Par Charles-Louis Detournay le 10 juin 2008                      Lien  
Pour la sortie du quatrième tome de {Mon ami Grompf}, nous avons rencontré Nob qui cumule en plus de ce héros poilu, les aventures de la douce {Mamette} pour le scénario, le dessin, ainsi que les couleurs de Luuna et Titeuf... Un véritable homme-orchestre !

En un peu plus de deux ans, vous avez sorti six albums ! Cette production accrue était due à la réserve accumulée dans Tchô et dans Dlire ?

Nob : "J'utilise la pression et l'attente des lecteurs pour travailler à un rythme soutenu"

Grompf existait déjà depuis deux ans et demi en presse avant de sortir les albums, on avait donc du matériel pour deux tomes complets, mais qui se sont finalement étalés sur les trois premiers. Néanmoins, je voudrais maintenir un rythme rapide pour cette série, comme une sortie tous les 9 mois, car graphiquement, c’est un peu plus simple à réaliser que Mamette.

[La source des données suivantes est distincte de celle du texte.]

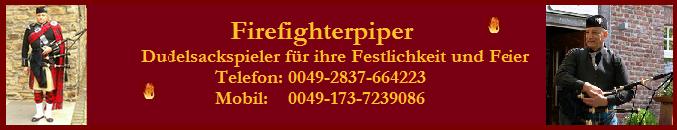 Firefighter Piper - Der Dudelsackspieler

Comment sont intervenues ces différences entre ces deux séries-phare du moment ?

Lorsque j’ai débuté avec Bogzzz, je travaillais de manière fort traditionnelle, à la plume et à l’encre. Avec Grompf, je me ménageais des récréations pour me changer de l’univers des insectes. Je publiais déjà Bogzzz dans Tchô, mais comme Tebo a arrêté la Bande à Fred dans Dlire, j’ai saisi l’occasion pour sortir deux pages par mois avec Grompf : c’était léger, mais il ne m’en fallait pas plus.

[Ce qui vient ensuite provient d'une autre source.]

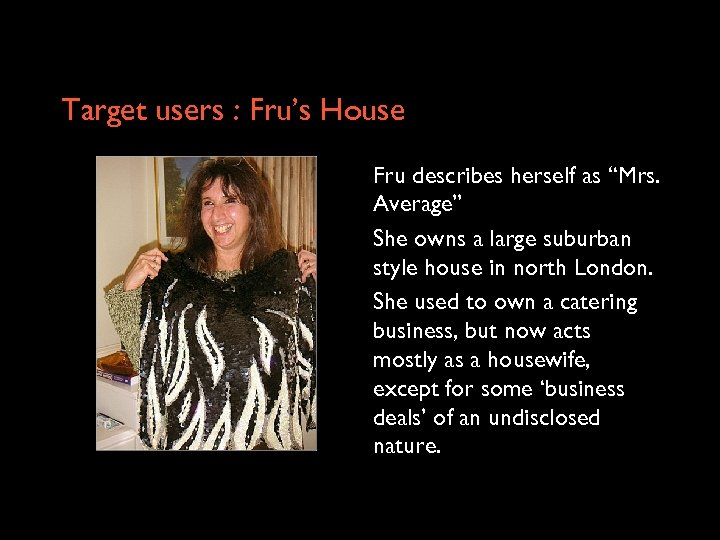 """Target users : Fru's House Fru describes herself as """"Mrs. Average"""" She owns a"""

L’idée de Mamette vous était venue bien avant !

C’était le premier projet que j’avais proposé à Tchô : comme il y avait beaucoup de séries mettant en scène des enfants, je voulais prendre le contre-pied avec une personne âgée. J’avais alors réalisé 5 pages, que j’ai présentées au directeur de collection, Jean-Claude Camano. Selon lui, le concept était fort intéressant, mais pas réellement abouti. Sur le coup, je l’avais trouvé un peu dur, mais avec le recul, il avait tout à fait raison. Heureusement qu’il m’a débouté à l’époque, car j’ai pu murir le ton et le graphisme de la série pour en bonifier le potentiel : entre ce premier essai et la série actuelle, j’ai vieilli, j’ai eu des enfants, j’ai connu des deuils, et cela a enrichi la série en profondeur.

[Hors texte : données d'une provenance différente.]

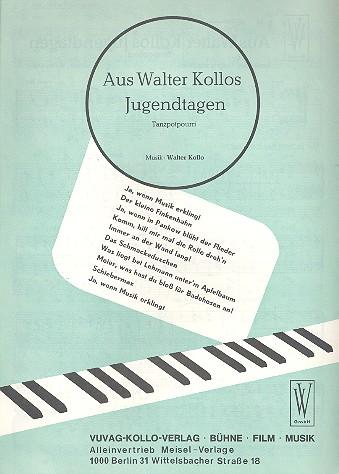 Aus Walter Kollos Jugendtagen: Tanzpotpourri für Klavier
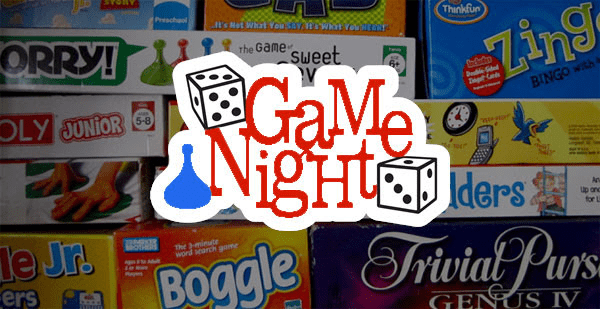 Game Night – February 24th at 6 pm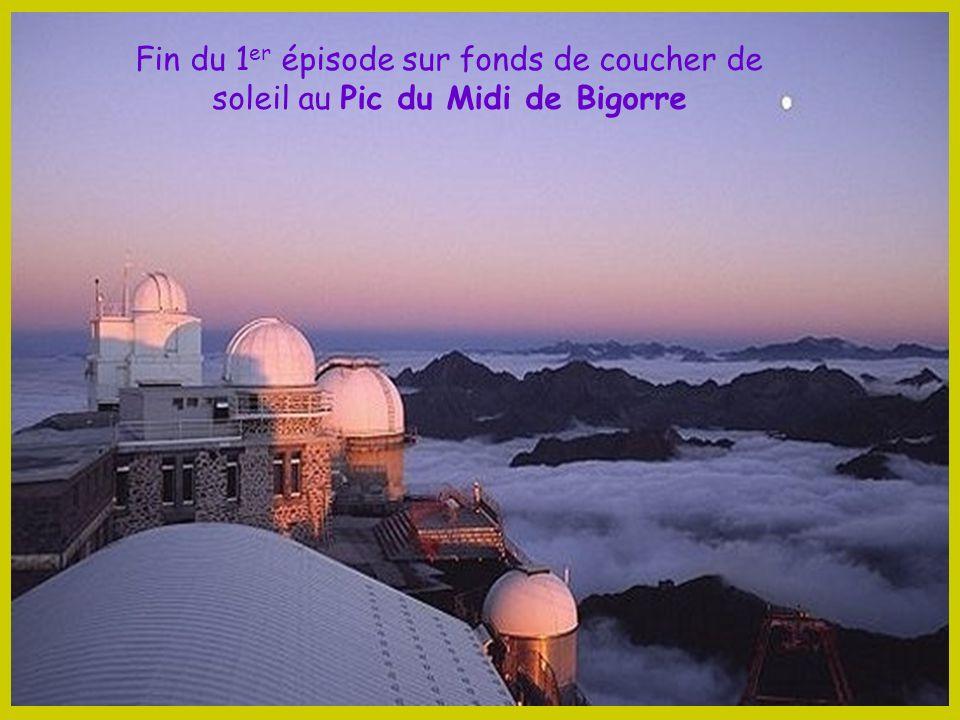 Fin du 1er épisode sur fonds de coucher de soleil au Pic du Midi de Bigorre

Même si c’est moins perceptible au premier degré, Grompf traduit aussi pas mal les appréhensions des enfants et donne des moyens pour les vaincre …

Si on voulait comparer les deux séries, Mamette est plus réfléchie, tandis que Grompf est réalisée de manière plus impulsive. Les histoires de ce dernier sont basées sur mes peurs et mon vécu d’enfant. J’étais dans un collège de la banlieue lyonnaise. Je n’ai pas forcément été confronté au racket car, malin, j’étais toujours copain avec les caïds. Mais comme mon père était souvent muté dans d’autres villes, nous avons régulièrement dû déménager. J’avais toujours une angoisse et une timidité présente, et c’est bien le fond de Grompf. D’ailleurs, le point de départ de la première histoire est l’arrivée dans une nouvelle ville, une nouvelle classe. Mais la réflexion s’arrête là, après je me base sur des souvenirs et des sensations que j’ai eus pour alimenter les récits. Grompf est donc ce moyen pour vaincre la timidité maladive d’Arthur, un peu trop conditionné par les peurs sociales et le paraître, le tout accentué par un père qui impose une certaine manière d’être. Ce gros yéti est à l’inverse de ce monde car il n’existe que par et pour lui-même, ce qui explique sa joie de vivre et ce côté débonnaire. Avec ce héros, je visais essentiellement les enfants, mais beaucoup d’adultes me confient aussi leur plaisir à se plonger dans ces histoires, ce qui me ravit !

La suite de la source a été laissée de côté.